Aberdeen scholar receives prestigious professorship

A University of Aberdeen scholar has been awarded a prestigious British Academy Wolfson Professorship.

Professor Robert Frost, Professor of Early Modern History, is one of four academics who will undertake a major research study, co-ordinated by the British Academy and funded by the Wolfson Foundation.

He was selected from a strong field of 176 applicants for the professorships, which recognise the most outstanding scholars in the UK, providing £150,000 in research funding over three years.

He will investigate the Polish-Lithuanian Union, 1386-1815, and the lessons which can be learned for current and future European political unions.

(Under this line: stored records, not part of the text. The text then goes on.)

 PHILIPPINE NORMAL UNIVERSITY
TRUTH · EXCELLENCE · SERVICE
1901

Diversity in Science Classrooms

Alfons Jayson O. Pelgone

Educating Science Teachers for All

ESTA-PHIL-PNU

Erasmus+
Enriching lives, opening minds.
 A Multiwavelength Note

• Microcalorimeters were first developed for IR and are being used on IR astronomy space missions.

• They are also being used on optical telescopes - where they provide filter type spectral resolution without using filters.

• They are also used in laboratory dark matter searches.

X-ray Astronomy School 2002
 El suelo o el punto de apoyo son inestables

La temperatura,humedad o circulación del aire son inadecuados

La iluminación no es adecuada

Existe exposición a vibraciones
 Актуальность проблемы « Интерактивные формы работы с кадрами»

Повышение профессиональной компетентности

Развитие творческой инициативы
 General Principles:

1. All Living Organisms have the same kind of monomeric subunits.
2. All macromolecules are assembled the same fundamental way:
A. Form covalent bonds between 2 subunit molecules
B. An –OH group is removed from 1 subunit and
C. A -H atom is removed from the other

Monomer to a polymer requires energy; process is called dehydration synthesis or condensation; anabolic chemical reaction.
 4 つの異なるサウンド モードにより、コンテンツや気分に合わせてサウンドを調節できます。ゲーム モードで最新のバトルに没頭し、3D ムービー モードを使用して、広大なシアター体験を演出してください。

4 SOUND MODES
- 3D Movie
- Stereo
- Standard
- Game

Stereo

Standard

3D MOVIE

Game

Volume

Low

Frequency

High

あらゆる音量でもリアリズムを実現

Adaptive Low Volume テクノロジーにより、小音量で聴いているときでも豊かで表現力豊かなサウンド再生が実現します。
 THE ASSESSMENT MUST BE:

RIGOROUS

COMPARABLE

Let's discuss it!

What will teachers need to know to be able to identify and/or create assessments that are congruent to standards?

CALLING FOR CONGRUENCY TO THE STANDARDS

Professor Frost said: “It is a great honour to receive this prestigious award. It is interesting that I should do so in a year in which the Scotttish National Party has challenged the future of the British Union by setting out its referendum vision for Scottish independence..

“Historians tend to study nation states and unions are often overlooked, yet modern Europeans can learn much from unions in the past..

“It will not be until 2013 that the Anglo-Scottish Union will have outlasted the Polish-Lithuanian Union, which also included much of what is now Belarus, Ukraine, and, for a time, parts of Latvia and Estonia.

Professor Frost will speak for the first time about his research today (Tuesday December 15) at a special event at the British Academy in London.

Wolfson Professorships for 2009-2012 have also been awarded to Professor Roy Foster FBA, Carroll Professor of Irish History, University of Oxford; Professor Mary S Morgan FBA, Professor of History and Philosophy of Economics, London School of Economics; and Professor David Perrett FBA, Bishop Wardlaw Professor of Psychology, St Andrews University

Professor Frost added: “The funding, over three years, will enable me to make more widely known this remarkable political creation.

“Few people outside eastern Europe know anything about the Polish-Lithuanian union because of the dominance of Russian and German perspectives on the European past.

“Yet Poland-Lithuania was one of the great European states whose citizens developed a radical vision of decentralised power that is still of relevance today, when Poland and Lithuania have recently been welcomed into the European Union.”

Robin Jackson, Chief Executive, the British Academy said: “These are major awards reflecting the very best research in the UK.  They encompass a wide range of intriguing topics.  We look forward to the outcomes of their work.”